PROBLEM
Rewrite the rows below, replacing each "metres" with "meters" and leaving everything else unchanged.

RECORD LIST
==============================

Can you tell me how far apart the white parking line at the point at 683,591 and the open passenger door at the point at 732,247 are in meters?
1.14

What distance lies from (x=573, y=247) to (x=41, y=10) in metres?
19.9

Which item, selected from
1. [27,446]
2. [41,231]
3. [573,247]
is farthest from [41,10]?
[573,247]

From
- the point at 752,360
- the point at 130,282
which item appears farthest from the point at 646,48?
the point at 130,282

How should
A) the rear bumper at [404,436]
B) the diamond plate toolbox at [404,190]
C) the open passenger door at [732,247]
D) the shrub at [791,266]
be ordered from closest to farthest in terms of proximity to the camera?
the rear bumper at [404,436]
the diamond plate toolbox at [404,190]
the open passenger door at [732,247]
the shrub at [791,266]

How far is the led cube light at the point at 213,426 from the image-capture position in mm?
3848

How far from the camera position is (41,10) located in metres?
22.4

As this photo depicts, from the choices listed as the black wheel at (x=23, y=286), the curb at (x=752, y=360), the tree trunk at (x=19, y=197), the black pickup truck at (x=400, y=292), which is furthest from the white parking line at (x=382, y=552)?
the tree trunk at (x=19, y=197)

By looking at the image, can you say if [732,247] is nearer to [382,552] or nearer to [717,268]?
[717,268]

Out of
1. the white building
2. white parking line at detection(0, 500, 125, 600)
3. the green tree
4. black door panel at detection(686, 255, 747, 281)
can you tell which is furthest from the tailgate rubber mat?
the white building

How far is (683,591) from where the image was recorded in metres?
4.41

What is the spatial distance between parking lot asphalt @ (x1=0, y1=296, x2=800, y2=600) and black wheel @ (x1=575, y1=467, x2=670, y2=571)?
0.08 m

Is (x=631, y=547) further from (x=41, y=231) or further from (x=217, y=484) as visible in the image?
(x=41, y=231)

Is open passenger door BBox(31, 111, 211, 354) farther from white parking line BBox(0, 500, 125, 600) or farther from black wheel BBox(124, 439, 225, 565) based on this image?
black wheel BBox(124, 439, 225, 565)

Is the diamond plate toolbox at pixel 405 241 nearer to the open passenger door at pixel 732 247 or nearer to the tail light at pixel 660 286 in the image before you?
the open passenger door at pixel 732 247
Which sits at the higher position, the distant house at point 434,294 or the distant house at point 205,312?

==============================

WRITTEN REPLY
Can you tell me how far apart the white parking line at the point at 683,591 and the open passenger door at the point at 732,247 are in meters?
1.14

What distance lies from (x=573, y=247) to (x=41, y=10) in meters?
19.9

Which item, selected from
1. [27,446]
2. [41,231]
3. [573,247]
is farthest from [41,10]?
[573,247]

From
- the point at 752,360
- the point at 130,282
which item appears farthest from the point at 646,48?
the point at 130,282

How should
A) the rear bumper at [404,436]
B) the diamond plate toolbox at [404,190]
C) the open passenger door at [732,247]
D) the shrub at [791,266]
be ordered from closest to farthest in terms of proximity to the camera?
the rear bumper at [404,436]
the diamond plate toolbox at [404,190]
the open passenger door at [732,247]
the shrub at [791,266]

How far is the led cube light at the point at 213,426 from the image-capture position in mm?
3848

How far from the camera position is (41,10) located in meters?
22.4

As this photo depicts, from the choices listed as the black wheel at (x=23, y=286), the curb at (x=752, y=360), the tree trunk at (x=19, y=197), the black pickup truck at (x=400, y=292), which is furthest from the white parking line at (x=382, y=552)?
the tree trunk at (x=19, y=197)

By looking at the image, can you say if [732,247] is nearer to [382,552] or nearer to [717,268]?
[717,268]

Out of
1. the white building
2. white parking line at detection(0, 500, 125, 600)
3. the green tree
4. black door panel at detection(686, 255, 747, 281)
can you tell which is furthest from the tailgate rubber mat?
the white building

How far is (683,591) from where the image was recorded in meters?
4.41

What is the spatial distance between parking lot asphalt @ (x1=0, y1=296, x2=800, y2=600) and black wheel @ (x1=575, y1=467, x2=670, y2=571)?
0.08 m

Is (x=631, y=547) further from (x=41, y=231) or further from (x=217, y=484) as visible in the image?
(x=41, y=231)

Is open passenger door BBox(31, 111, 211, 354) farther from white parking line BBox(0, 500, 125, 600) or farther from black wheel BBox(124, 439, 225, 565) based on this image?
black wheel BBox(124, 439, 225, 565)

Is the diamond plate toolbox at pixel 405 241 nearer to the open passenger door at pixel 732 247 or nearer to the tail light at pixel 660 286 in the image before you?
the open passenger door at pixel 732 247
Which sits at the higher position, the distant house at point 434,294 or the distant house at point 205,312?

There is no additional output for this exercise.